→ **Data section**:
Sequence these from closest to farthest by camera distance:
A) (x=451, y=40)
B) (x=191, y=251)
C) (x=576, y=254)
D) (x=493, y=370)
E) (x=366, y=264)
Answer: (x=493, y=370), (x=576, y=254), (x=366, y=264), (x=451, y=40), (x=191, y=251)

→ **Short task**: Rewrite the rows above, putting "distance from the camera" in place of "camera distance" and leaving everything else unchanged.

→ **Right answer**:
Sequence these from closest to farthest by distance from the camera:
A) (x=451, y=40)
B) (x=191, y=251)
C) (x=576, y=254)
D) (x=493, y=370)
E) (x=366, y=264)
Answer: (x=493, y=370), (x=576, y=254), (x=366, y=264), (x=451, y=40), (x=191, y=251)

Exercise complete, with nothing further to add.